● **What to do**
Please reproduce the records word for word, starting at the line that contains "How much distance" and ending at the last line of the records, with both of those lines included.

[Collection entries]
++++++
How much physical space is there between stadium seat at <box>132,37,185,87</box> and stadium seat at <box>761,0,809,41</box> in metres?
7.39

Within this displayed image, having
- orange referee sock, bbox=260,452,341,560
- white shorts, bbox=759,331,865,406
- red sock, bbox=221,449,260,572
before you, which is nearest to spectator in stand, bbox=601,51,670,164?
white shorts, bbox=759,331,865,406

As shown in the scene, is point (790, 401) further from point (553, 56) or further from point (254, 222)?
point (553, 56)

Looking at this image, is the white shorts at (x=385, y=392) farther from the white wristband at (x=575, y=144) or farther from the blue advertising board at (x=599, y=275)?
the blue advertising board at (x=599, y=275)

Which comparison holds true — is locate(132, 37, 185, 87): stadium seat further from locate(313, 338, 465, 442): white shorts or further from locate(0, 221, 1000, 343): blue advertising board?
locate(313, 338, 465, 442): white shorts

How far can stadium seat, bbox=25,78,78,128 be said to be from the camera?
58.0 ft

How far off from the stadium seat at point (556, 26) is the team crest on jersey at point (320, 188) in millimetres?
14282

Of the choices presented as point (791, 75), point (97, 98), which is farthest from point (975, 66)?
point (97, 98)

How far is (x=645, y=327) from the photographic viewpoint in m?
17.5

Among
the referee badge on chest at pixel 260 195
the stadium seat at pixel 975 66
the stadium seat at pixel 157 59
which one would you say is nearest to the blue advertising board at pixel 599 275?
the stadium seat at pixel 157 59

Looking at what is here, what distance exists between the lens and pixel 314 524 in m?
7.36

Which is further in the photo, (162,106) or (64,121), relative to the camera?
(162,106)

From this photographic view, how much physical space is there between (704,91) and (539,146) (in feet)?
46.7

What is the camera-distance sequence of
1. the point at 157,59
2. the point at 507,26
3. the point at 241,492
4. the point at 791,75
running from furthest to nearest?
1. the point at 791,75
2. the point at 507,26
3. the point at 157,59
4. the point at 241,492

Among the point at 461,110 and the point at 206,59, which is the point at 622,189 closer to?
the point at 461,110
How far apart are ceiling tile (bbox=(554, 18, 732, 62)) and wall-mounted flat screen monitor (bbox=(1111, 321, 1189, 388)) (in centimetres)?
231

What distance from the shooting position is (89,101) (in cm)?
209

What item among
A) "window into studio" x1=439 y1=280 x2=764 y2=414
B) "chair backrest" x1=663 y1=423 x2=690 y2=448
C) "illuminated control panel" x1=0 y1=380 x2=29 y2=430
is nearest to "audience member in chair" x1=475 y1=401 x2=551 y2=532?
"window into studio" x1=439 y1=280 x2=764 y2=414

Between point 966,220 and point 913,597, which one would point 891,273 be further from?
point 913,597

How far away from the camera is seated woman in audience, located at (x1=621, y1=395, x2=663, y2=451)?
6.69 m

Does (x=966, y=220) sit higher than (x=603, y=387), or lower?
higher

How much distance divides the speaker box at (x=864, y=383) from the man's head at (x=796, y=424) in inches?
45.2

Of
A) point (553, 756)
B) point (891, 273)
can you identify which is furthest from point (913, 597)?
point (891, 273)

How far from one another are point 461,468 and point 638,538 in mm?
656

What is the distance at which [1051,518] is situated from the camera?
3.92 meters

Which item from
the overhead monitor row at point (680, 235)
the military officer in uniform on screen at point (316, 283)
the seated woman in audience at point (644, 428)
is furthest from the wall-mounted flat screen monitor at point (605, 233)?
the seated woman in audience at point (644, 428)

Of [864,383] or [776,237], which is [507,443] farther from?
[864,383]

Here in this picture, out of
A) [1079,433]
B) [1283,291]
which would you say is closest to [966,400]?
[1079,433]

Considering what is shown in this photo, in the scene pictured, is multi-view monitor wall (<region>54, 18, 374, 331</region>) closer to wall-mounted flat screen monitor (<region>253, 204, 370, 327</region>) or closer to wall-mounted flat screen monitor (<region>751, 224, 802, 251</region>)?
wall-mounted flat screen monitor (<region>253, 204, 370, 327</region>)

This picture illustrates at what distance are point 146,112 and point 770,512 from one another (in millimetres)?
++++++
● **Finished exercise**
How much distance divides the speaker box at (x=864, y=383) from the man's head at (x=796, y=424) in inches?
45.2

Of
A) point (553, 756)
B) point (891, 273)
can you identify which is furthest from point (913, 597)?
point (891, 273)

How far from one another are point 461,468 and point 638,538 in mm?
656

What is the distance at which [1051,518] is situated from the camera?
3.92 meters

Which item from
the overhead monitor row at point (680, 235)
the military officer in uniform on screen at point (316, 283)
the seated woman in audience at point (644, 428)
is furthest from the wall-mounted flat screen monitor at point (605, 233)?
the seated woman in audience at point (644, 428)

Of [864,383] or [776,237], which is [507,443] farther from?
[864,383]

Here in this picture, out of
A) [1079,433]
B) [1283,291]
which would you say is closest to [966,400]?
[1079,433]

Considering what is shown in this photo, in the scene pictured, is multi-view monitor wall (<region>54, 18, 374, 331</region>) closer to wall-mounted flat screen monitor (<region>253, 204, 370, 327</region>) or closer to wall-mounted flat screen monitor (<region>751, 224, 802, 251</region>)?
wall-mounted flat screen monitor (<region>253, 204, 370, 327</region>)

This picture illustrates at what distance are point 146,112 and point 770,512 from one another (in millimetres)?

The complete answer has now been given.